Re: community collecting resale fees
From: Sharon Villines (
Date: Thu, 25 Oct 2018 15:45:03 -0700 (PDT)
On Oct 25, 2018, at 6:16 PM, Jerry Koch-Gonzalez <jerry [at]> 
> I'd like our community to collect 3% of sale price when units turn over if
> the community finds the buyer (meaning no outside realtor was hired by the
> seller). Since realtors usually get 6% that seems like a win-win for all.
> Reduces the condo fee increases over time.
> Any communities do something like this?

We don’t require it but a few years ago our Resales and Rental Pod formed to 
facilitate sales and they request  a donation. They build a waiting list of 
people who were oriented and that they know. The orientees come to pot lucks 
and workdays to get a taste of things so we often know them too. The Pod 
designed a standard flyer, printed “information cards”, and organized open 

For sales they are involved with, which is almost all of them, the schedule is 
open house on Sunday, offers due by Wednesday, decisions by Friday. It doesn’t 
always go that smoothly but often does. With a list of people who are really 
interested and hovering, we know there will be at least some offers. One unit 
recently got 3 offers but the one they chose didn’t work out to they moved to 
the next one, which took a week or two longer.

A long way around to say that R&R has done and does do a lot of work so when 
they give the pitch about a contribution to our Special Projects Fund (Capital 
Improvements), it has brought good results. Contributions, I think, are closer 
to 1-2% of the sales price. Before that, some people had given voluntarily.
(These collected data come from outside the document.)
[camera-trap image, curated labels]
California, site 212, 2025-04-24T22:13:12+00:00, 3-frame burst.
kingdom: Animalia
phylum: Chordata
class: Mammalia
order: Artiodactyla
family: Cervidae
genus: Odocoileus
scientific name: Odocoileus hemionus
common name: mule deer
As a result, we actually have a Special Projects Fund. Don’t hold me to the 
number but we have had a lot of sales in the last 3-4 years and we have maybe 
$75,000 in it. For the first time we can think in terms of what we would like 
to develop, not just upgraded replacements from the Reserve Fund.

My personal rational for resale contributions is that the price of the unit is 
higher because the community puts so much energy into making the place 
attractive socially and physically that isn’t paid for in dues. AND perhaps 
even more importantly, when a household leaves we know we have a lot of work to 
do to help another family move in and to bring them up to speed. It takes a 
year of explaining and reminding and helping. The donation does help soften the 
pain of losing a household and bringing in a new one.